Text segment |
'''
Sunday, June 23, 2013

Sermon: Listen to the Silence

Second sermon in the books.  Make of it what you will.

23 June 2013
Ashland Presbyterian Church
1 Kings 19:1-16



Listen to the Silence

One of my favorite books of all time is Ray Bradbury’s novel Fahrenheit 451.  In this world of the not-so-distant future where firemen are employed for burning books instead of putting out fires, one fireman, Guy Montag, finds himself enthralled by the books he’s supposed to burn.
Possibly my favorite scene in the novel occurs as Montag is on his way, via futuristic subway train, to the home of an eccentric secret book collector, Faber, to show him his latest find.  On the ride Montag, convinced he’ll have to give up his find (which happens to be a Bible), sets out to try to memorize the book, or as much as possible, before the book is taken from him.  His efforts to commit “consider the lilies of the field” to memory, however, are continually thwarted by the train’s sound system, blaring a particularly nonsensical and annoying ad for toothpaste.  Montag is finally driven to an eruption of frustration, screaming “Lilies!” at the speaker system to the amazement of the shocked and frightened passengers on the train.
Later, at Faber’s, he shows the curious old man the Bible, and after running his fingers longingly over the book and reading through several passages, Faber finally asks Montag, “why are you doing this?”  At his wit’s end and not even understanding himself, Montag finally answers, “Nobody listens anymore.” 
Failure to listen, or perhaps inability to listen, is hardly limited to media-distracted characters in futuristic novels.  Our own scriptures are full of examples of individuals who don’t seem to be able to hear what God or any human being is trying to tell them.  Jesus frequently is driven to cry out “Anyone who has ears, listen!” to his sometimes-distracted and confused audiences.  The story of Jonah features a character who hears God’s command to preach to the city of Nineveh all too clearly, but is rabidly unwilling to listen to that call.  And in today’s scripture, inability (or unwillingness?  It’s hard to tell sometimes) – the failure to listen, as opposed to simply hearing – befalls one of the great heroes of the Old Testament, the prophet Elijah.
By any account it would seem Elijah is on a serious winning streak.  He prophesies a drought in Israel – to the face of King Ahab, no less – and a drought settles in over the land.  He performs a miracle to provide a widow and her son an endless supply of meal and oil, and raises the son from the dead to boot.  He wins a spectacular contest against four hundred and fifty prophets of the foreign idol Baal, calling down fire from heaven to consume an offering where the Baal prophets had failed.  He decrees the end of the drought, and rain returns to the land.
'''
Exercises |
1. In the sermon, what does Montag answer when Faber asks him why he is doing this?
2. Continue the sermon on listening to the silence from its last sentence.

Data shown |
'''
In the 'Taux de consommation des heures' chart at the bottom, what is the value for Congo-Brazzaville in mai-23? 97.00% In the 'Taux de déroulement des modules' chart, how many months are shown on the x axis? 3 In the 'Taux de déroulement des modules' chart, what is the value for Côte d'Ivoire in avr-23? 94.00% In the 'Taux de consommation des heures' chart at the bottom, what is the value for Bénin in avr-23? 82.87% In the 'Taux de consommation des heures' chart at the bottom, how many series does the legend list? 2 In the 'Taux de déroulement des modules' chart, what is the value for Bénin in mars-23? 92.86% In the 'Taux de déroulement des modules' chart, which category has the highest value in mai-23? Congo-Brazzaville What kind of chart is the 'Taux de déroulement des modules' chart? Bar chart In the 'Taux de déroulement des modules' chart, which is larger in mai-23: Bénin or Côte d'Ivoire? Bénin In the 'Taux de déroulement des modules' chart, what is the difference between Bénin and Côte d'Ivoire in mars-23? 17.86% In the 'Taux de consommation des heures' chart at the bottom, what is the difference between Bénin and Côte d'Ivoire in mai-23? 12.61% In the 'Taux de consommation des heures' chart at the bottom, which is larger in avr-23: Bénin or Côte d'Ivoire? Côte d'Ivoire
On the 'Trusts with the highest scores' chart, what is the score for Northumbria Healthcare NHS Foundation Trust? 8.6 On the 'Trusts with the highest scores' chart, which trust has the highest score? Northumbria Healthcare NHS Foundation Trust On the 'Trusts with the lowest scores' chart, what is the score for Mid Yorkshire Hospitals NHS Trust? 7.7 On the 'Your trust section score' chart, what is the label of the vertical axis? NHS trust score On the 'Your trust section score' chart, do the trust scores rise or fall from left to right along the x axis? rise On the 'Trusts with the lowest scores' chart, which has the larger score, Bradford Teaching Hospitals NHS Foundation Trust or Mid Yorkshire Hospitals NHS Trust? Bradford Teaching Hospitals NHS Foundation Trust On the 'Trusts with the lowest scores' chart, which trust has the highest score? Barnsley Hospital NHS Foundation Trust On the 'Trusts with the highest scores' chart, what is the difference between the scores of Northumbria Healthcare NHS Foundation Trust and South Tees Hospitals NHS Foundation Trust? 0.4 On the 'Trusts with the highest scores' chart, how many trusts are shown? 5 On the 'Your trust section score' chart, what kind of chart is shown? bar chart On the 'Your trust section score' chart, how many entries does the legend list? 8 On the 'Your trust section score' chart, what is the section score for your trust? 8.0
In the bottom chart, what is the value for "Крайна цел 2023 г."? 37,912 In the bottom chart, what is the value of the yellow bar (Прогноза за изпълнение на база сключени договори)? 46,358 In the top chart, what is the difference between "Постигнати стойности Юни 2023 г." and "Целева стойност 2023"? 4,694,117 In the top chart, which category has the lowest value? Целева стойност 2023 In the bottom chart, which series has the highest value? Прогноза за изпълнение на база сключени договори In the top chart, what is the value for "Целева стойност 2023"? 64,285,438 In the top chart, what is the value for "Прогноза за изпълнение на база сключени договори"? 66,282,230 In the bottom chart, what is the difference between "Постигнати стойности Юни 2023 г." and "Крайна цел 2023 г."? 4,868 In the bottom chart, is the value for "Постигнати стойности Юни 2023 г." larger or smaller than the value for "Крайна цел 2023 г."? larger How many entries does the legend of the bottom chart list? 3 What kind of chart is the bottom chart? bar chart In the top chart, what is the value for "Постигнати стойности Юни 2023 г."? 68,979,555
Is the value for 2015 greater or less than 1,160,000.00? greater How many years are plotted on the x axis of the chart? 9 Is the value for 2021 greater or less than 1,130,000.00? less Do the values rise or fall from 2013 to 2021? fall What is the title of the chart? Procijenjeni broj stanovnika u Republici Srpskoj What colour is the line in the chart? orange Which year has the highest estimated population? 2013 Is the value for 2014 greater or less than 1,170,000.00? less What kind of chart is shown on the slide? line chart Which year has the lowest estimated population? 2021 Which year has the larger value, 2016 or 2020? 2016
'''
Replies |
1. "Nobody listens anymore."

2.
Yet one little threat from the queen, the devious importer of deities Jezebel, and Elijah becomes unhinged.  The prophet who had performed such deeds of power is reduced to a scared little boy, running away in the face of a threat. 
He runs away all the way to the mountain called Horeb, better known in Israelite history as Sinai.  He runs all the way to the mountain of God, legendary in Israelite history as the mountain where Moses communed with God and received the Law. 
At this point I’d be better served by sitting down for a moment and playing the appropriate section from Felix Mendelssohn’s oratorio Elijah.  The rushing mighty wind, the earthquake, the fire; all of these were tokens of the past, of God’s encounters with Moses on this very same mountain.  Yet this time, the text is at pains to tell us, the Lord was not in the wind, the earthquake, the fire. 
What follows next is most commonly known as a “still small voice,” as translated in the King James Version of the scriptures.  The Hebrew words are not that easy to translate; it could be a “sheer silence,” as the NRSV says, or it could also be translated as “the sound of a breath,” or a Simon & Garfunkel fan could even get away with translating it as a “sound of silence.”  Whatever it was, it was so arresting, so striking, so different from the display just before that Elijah was drawn from his hiding place, out onto the side of the mountain itself, where God asks Elijah a question that God has already asked once, a question that has as much of accusation about it as inquiry:  “What are you doing here, Elijah?”
Somehow, after that magnificent, awesome, display, after the wind and earthquake and fire and then the silent sound that somehow revealed God in ways the wind and earthquake and fire did not, after the tumultuous events that brought Elijah to the very mountain where Moses stood before God and received the Law; after all of this, somehow, some way, Elijah Did.  Not.  Get It.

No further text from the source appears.